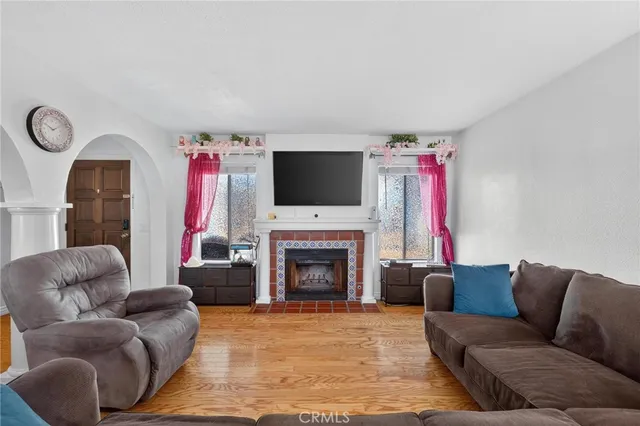 a living room with furniture a flat screen tv and a fireplace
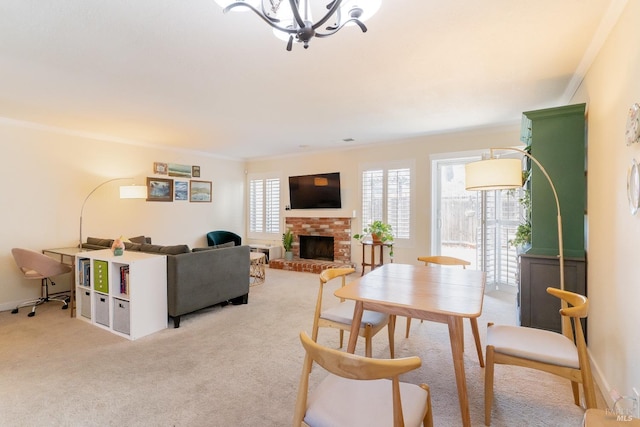 dining space featuring a brick fireplace, light carpet, crown molding, and a notable chandelier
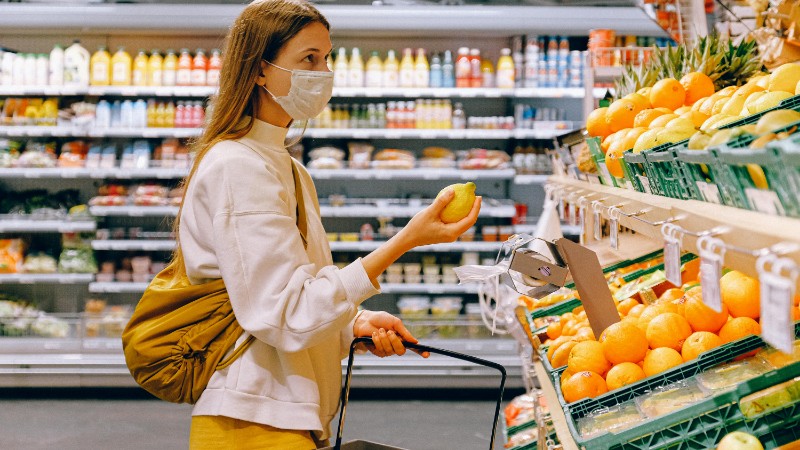 A woman wearing a face mask shops for fruits in a supermarket during a pandemic., tags: neena's waar jaar - pexel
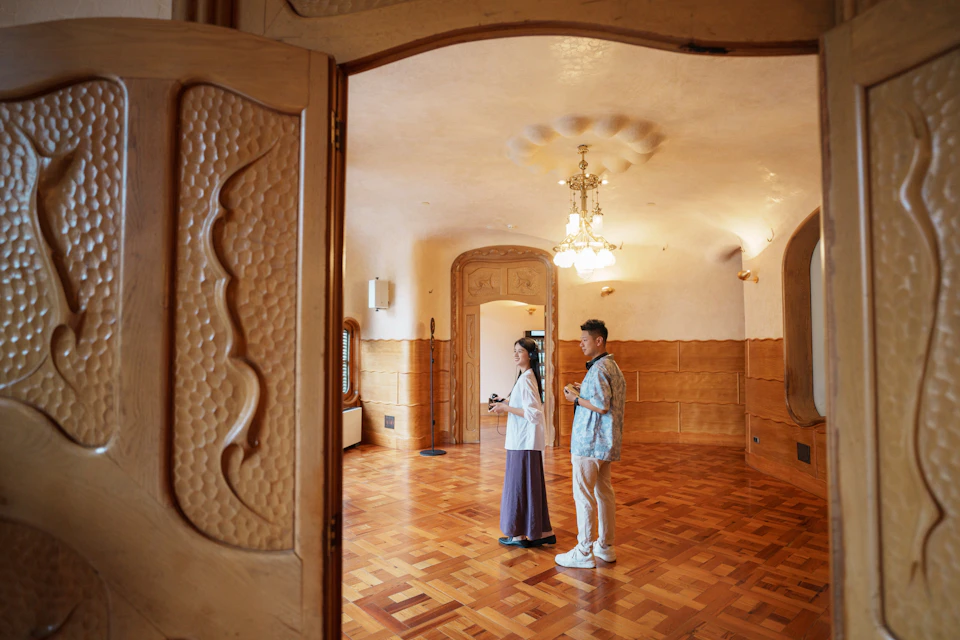 Two people stand in a wooden-floored room with ornate wooden doors and ceiling lights, viewed through a doorway.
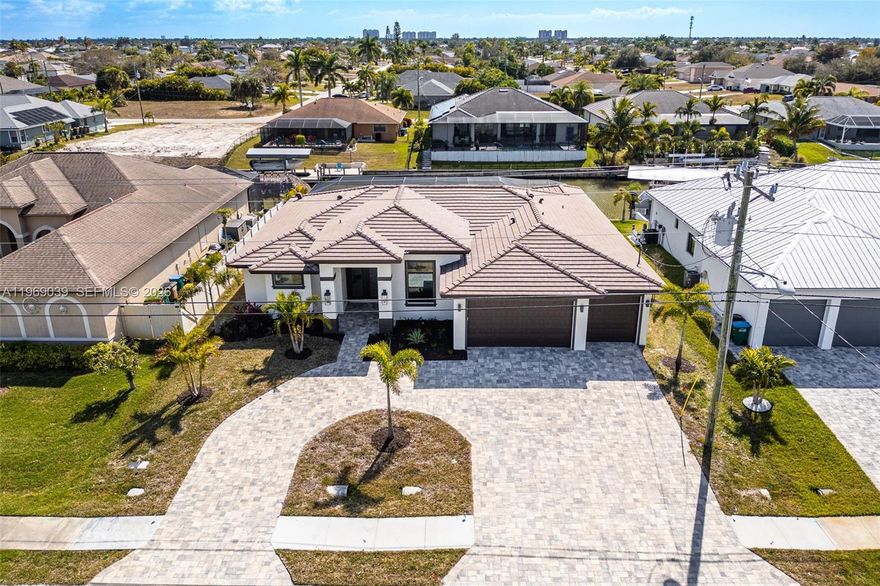 Welcome to a stunning new construction home in the heart of Southwest Cape Coral, just minutes from Cape Harbor, Tarpon Point, waterfront dining, boutique shopping, and all the amenities that make this one of Southwest Florida’s most desirable boating communities. A circular driveway and spacious three-car garage set the tone, leading to a light-filled foyer that opens into an expansive family room with pocket sliders for seamless indoor-outdoor living. The open floor plan is ideal for everyday comfort and entertaining, anchored by a showpiece kitchen with a massive island, custom shelving, and sleek finishes flowing effortlessly into the dining and living areas. The primary suite is a private retreat with sliders to the pool area, custom lighting, generous closets, and a spa-inspired bath featuring a soaking tub and oversized walk-in shower. Guest bedrooms are generously sized, with one offering easy access to the pool bath. Outside, a custom pool and spa overlook a wide canal, complemented by an expansive lanai and outdoor kitchen perfect for entertaining. With Gulf access just minutes away, room for a custom dock or tiki hut, hurricane-impact windows and doors, tile throughout, and luxury finishes throughout, this home combines thoughtful design with the ultimate Southwest Florida lifestyle.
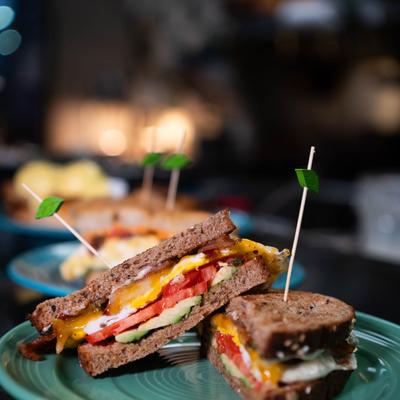 Breakfast sandwich, with fried egg, tomato, avocado, basil mayo, cheddar, and Monterey Jack.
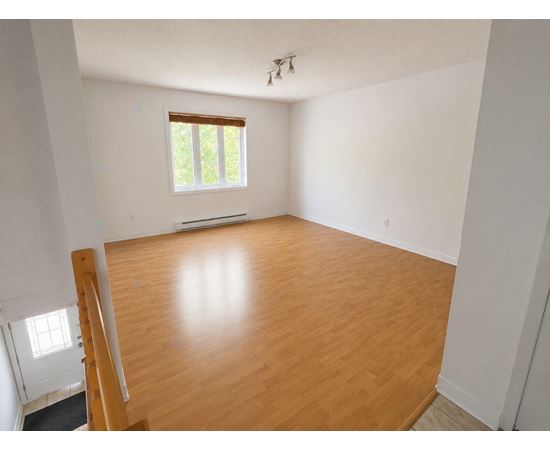 A room with wooden flooring and a window.
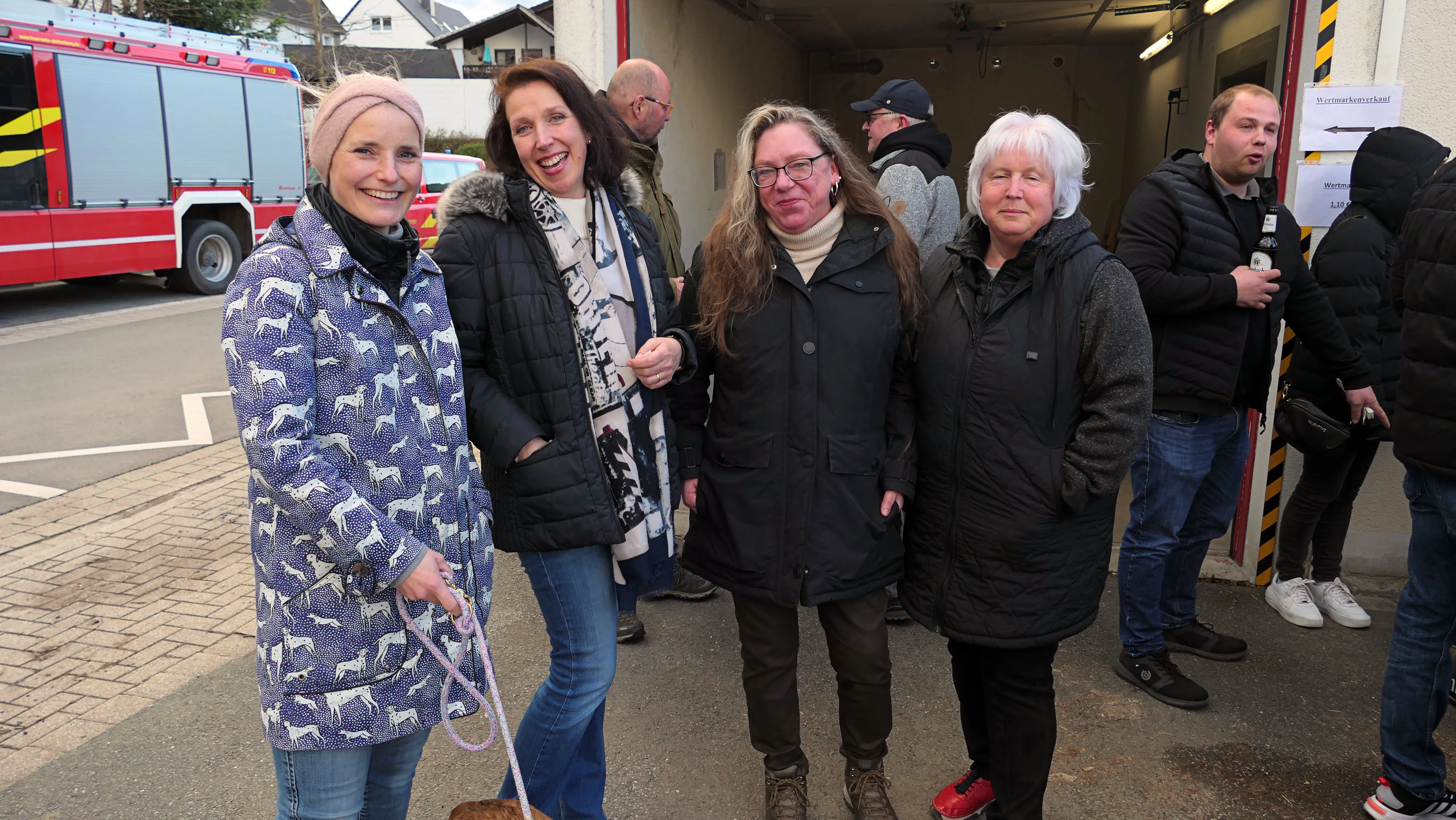 Eine Gruppe von Menschen steht vor einem Feuerwehrhaus, während im Hintergrund ein rotes Feuerwehrauto zu sehen ist.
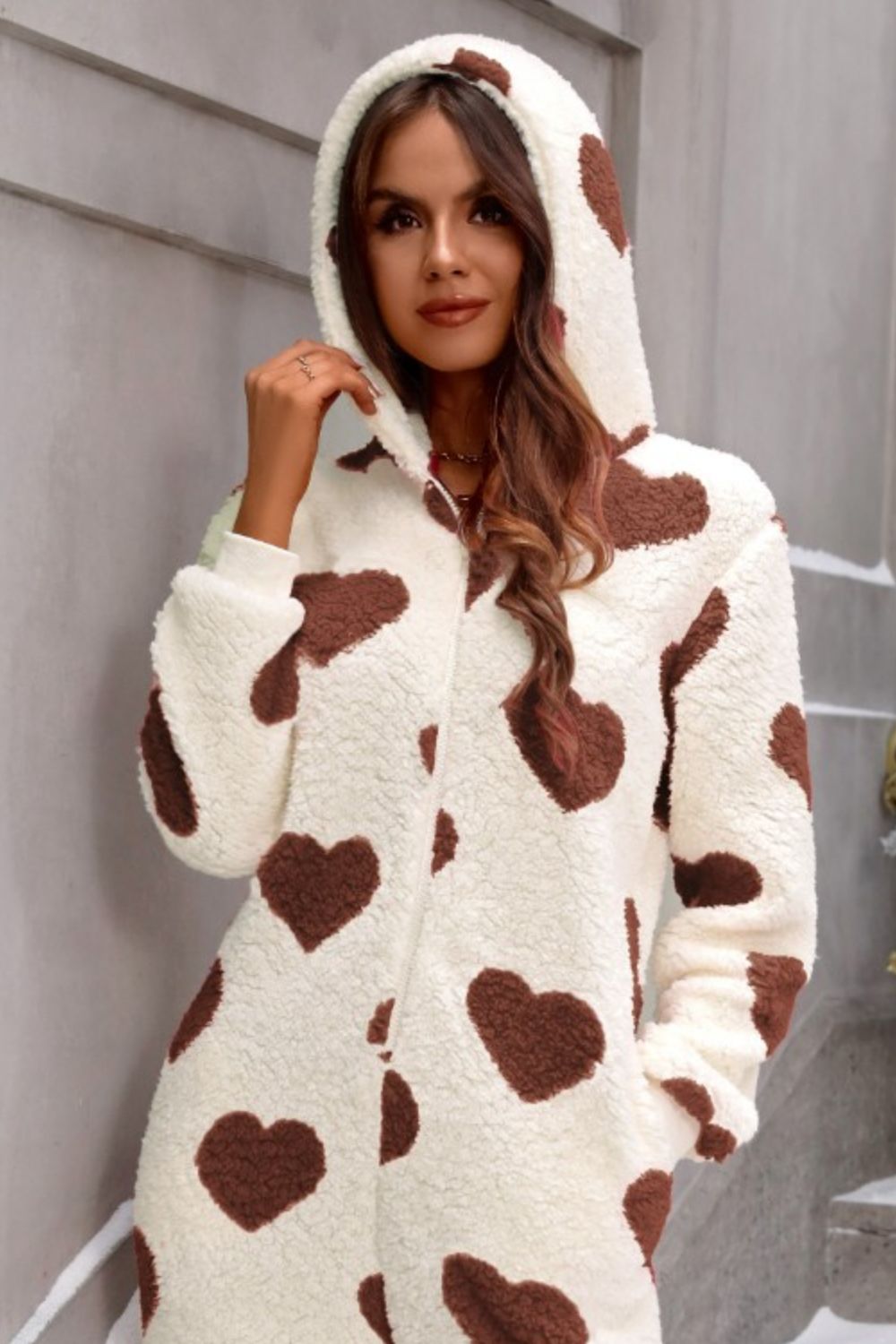 Cream sherpa onesie with brown hearts, hood, and long sleeves.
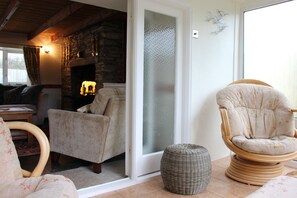 Un salon chaleureux avec une cheminée en pierre, un pouf en osier et un fauteuil confortable.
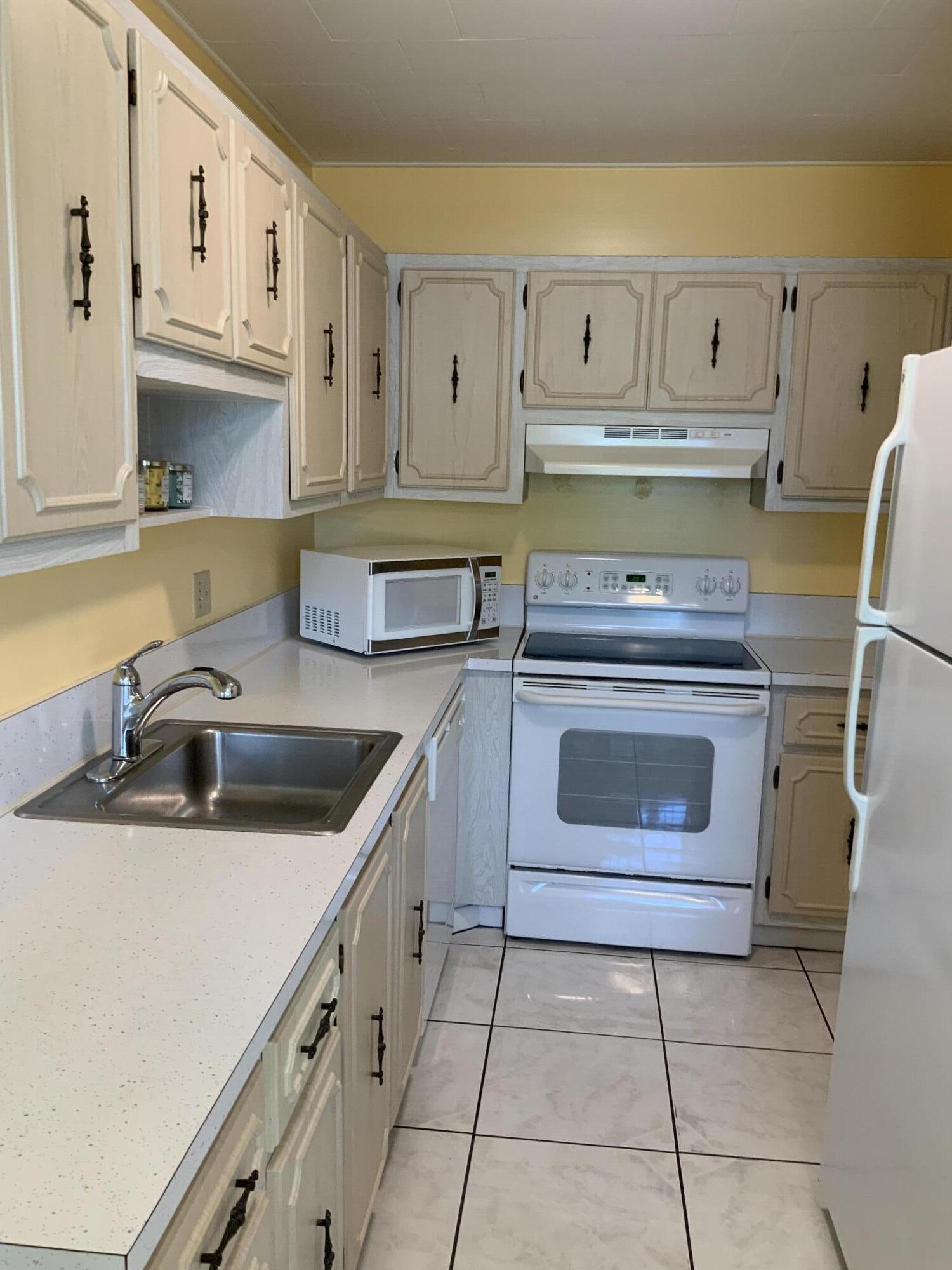 1121 Cactus Terrace, Unit 202 Delray Beach, FL 33445 - Photo 20 of 31 a kitchen with cabinets appliances and a sink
━━━━━━
Exercise objective
Output the listing exactly, pictures excluded.

Output
 a living room with furniture a flat screen tv and a fireplace
 dining space featuring a brick fireplace, light carpet, crown molding, and a notable chandelier
 A woman wearing a face mask shops for fruits in a supermarket during a pandemic., tags: neena's waar jaar - pexel
 Two people stand in a wooden-floored room with ornate wooden doors and ceiling lights, viewed through a doorway.
 Welcome to a stunning new construction home in the heart of Southwest Cape Coral, just minutes from Cape Harbor, Tarpon Point, waterfront dining, boutique shopping, and all the amenities that make this one of Southwest Florida’s most desirable boating communities. A circular driveway and spacious three-car garage set the tone, leading to a light-filled foyer that opens into an expansive family room with pocket sliders for seamless indoor-outdoor living. The open floor plan is ideal for everyday comfort and entertaining, anchored by a showpiece kitchen with a massive island, custom shelving, and sleek finishes flowing effortlessly into the dining and living areas. The primary suite is a private retreat with sliders to the pool area, custom lighting, generous closets, and a spa-inspired bath featuring a soaking tub and oversized walk-in shower. Guest bedrooms are generously sized, with one offering easy access to the pool bath. Outside, a custom pool and spa overlook a wide canal, complemented by an expansive lanai and outdoor kitchen perfect for entertaining. With Gulf access just minutes away, room for a custom dock or tiki hut, hurricane-impact windows and doors, tile throughout, and luxury finishes throughout, this home combines thoughtful design with the ultimate Southwest Florida lifestyle.
 Breakfast sandwich, with fried egg, tomato, avocado, basil mayo, cheddar, and Monterey Jack.
 A room with wooden flooring and a window.
 Eine Gruppe von Menschen steht vor einem Feuerwehrhaus, während im Hintergrund ein rotes Feuerwehrauto zu sehen ist.
 Cream sherpa onesie with brown hearts, hood, and long sleeves.
 Un salon chaleureux avec une cheminée en pierre, un pouf en osier et un fauteuil confortable.
 1121 Cactus Terrace, Unit 202 Delray Beach, FL 33445 - Photo 20 of 31 a kitchen with cabinets appliances and a sink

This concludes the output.